Basis der Silikonelastomere sind — wie bei Quarz oder Glas auch — Silicium-Sauerstoff-Bindungen.
Verschiedene Basispolymere und Füllstoffe verhelfen den durch Vulkanisation entstandenen Silikonelastomeren zu einer Vielzahl von Eigenschaften, die Sie für den technischen Einsatz in vielen Bereichen ideal machen.

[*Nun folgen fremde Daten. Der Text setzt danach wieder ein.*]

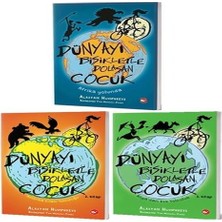 Senka Dünyayı Bisikletle Dolaşan Çuk Seti (3 Takım)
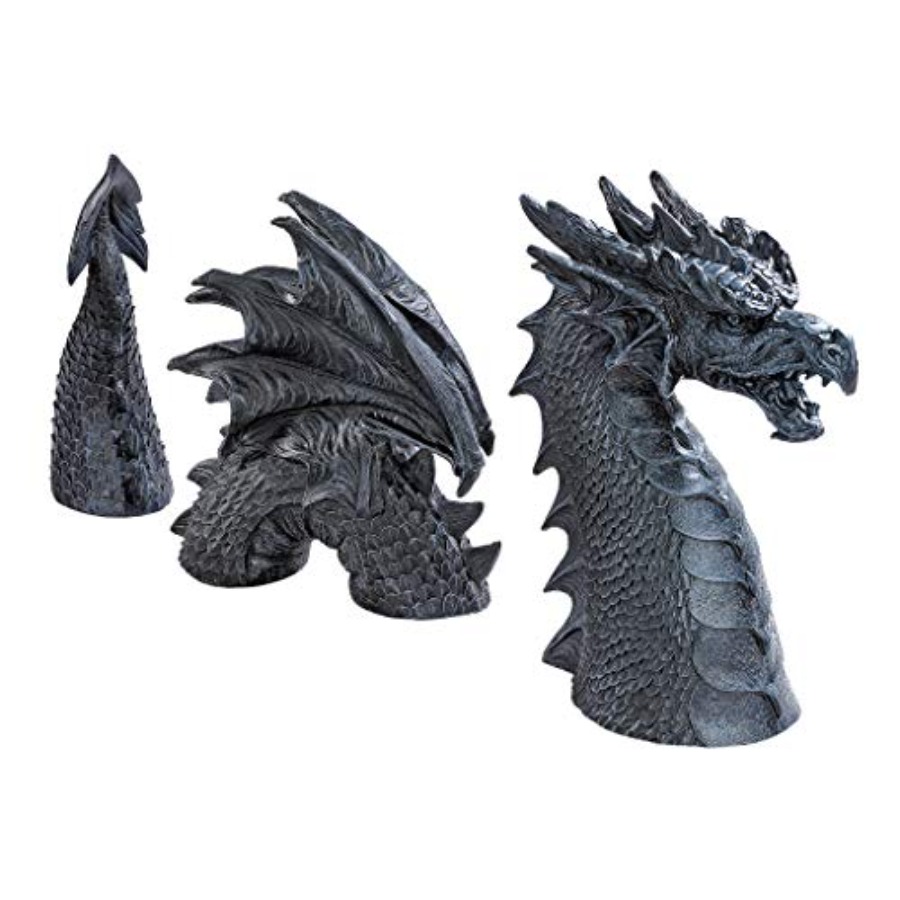 Castle moat lawn garden statue - Resin Craft Material incelemesi ve fiyatı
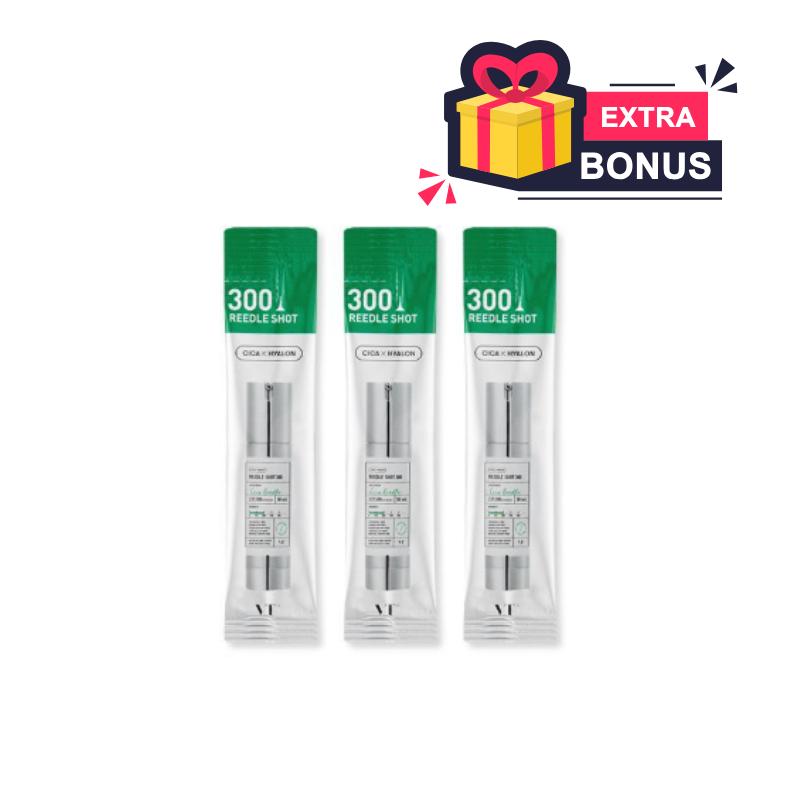VT COSMETICS Reedle Shot 300 Эссенция 50 мл (+ Reedle Shot 300 1 мл × 3 шт. Набор)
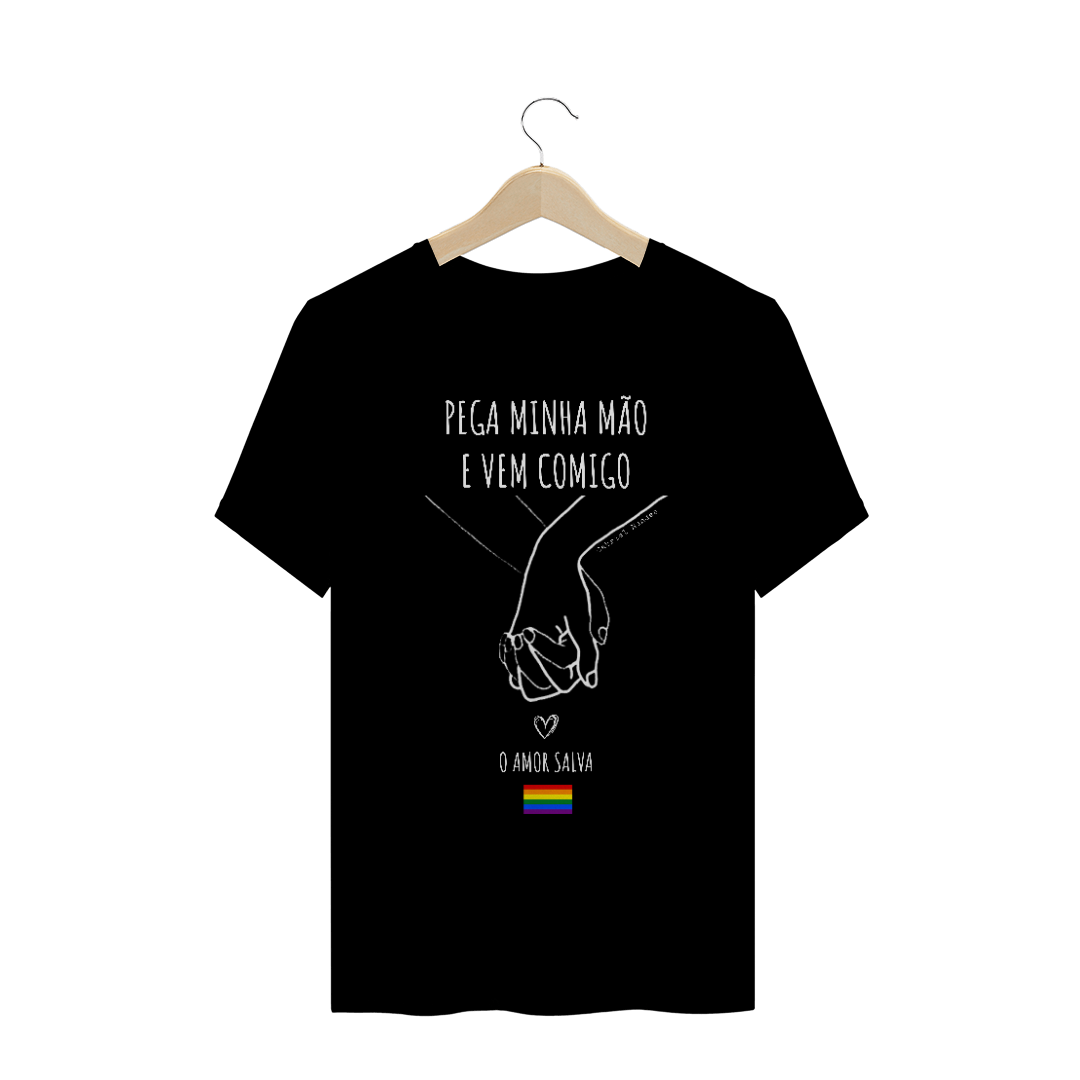 CAMISETA INGÊNUO PRETA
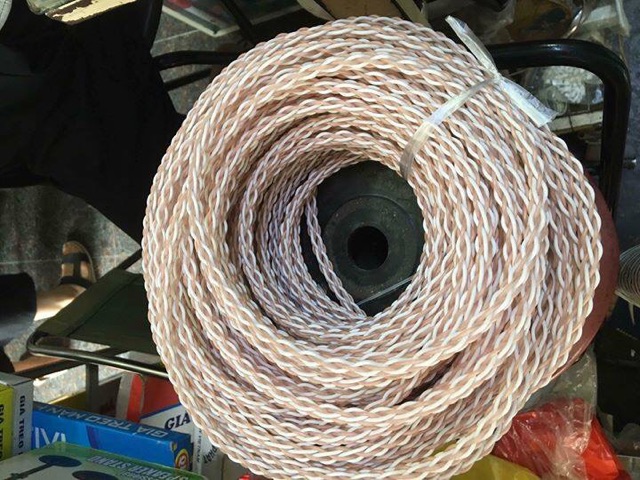 Dây Loa KIMBER Đồng 8 lõi tết(đơn giá 1 m)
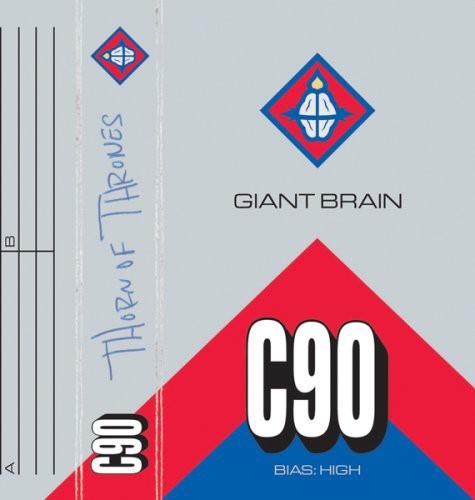 Giant Brain - Thorn Of Throne i gruppen CD / Toppsäljare hos Bengans Skivbutik AB (3694508)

So sind die Flüssigsilikone, in der Fachwelt nach ihrer englischen Bezeichnung kurz LSR (Liquid Silicone Rubber) genannt, hochgradig temperaturbeständig (-50°C bis +200°C), hoch transparent und leicht einfärbbar.
Ihre Beständigkeit gegen Licht (auch gegen UV- und Röntgenstrahlen), gegen Dampf und Ozon sowie gegen Oxidations- und Reduktionsmittel ist sehr gut.
Sie besitzen eine sehr gute mechanische Dauerbelastbarkeit und herausragende elektrisch isolierende Eigenschaften.
Ihre Hautverträglichkeit stellen Flüssigsilikone in vielfältigen medizinischen Anwendungen täglich unter Beweis und erfüllen allen wesentlichen deutschen und internationalen Normen für Elastomere im Trinkwasserbereich.
Flüssigsilikone ermöglichen eine sehr wirtschaftliche Produktion in großen Stückzahlen.
Vollautomatisierte Produktionsprozesse, kurze Zykluszeiten und die Möglichkeit, auch komplexe Geometrien mit langen Fließwegen zu realisieren, machen sie zu einer wirtschaftlichen Alternative zu herkömmlichen Kautschuken.
Besondere Vorteile ergeben sich durch die innovative 2-Komponenten-Technologie — kurz 2K.
Neue funktionelle Möglichkeiten wie z.B. Dämpfen / Dichten / Verbinden sind unter anderem mit Hart-Weich-Verbunden möglich. Somit auch eine optimale Ausnutzung des vorhandenen Teilvolumens.
Lederer hat sich zur Aufgabe gemacht, die Potenziale dieses interessanten technischen Werkstoffes für seine Kunden voll auszunutzen.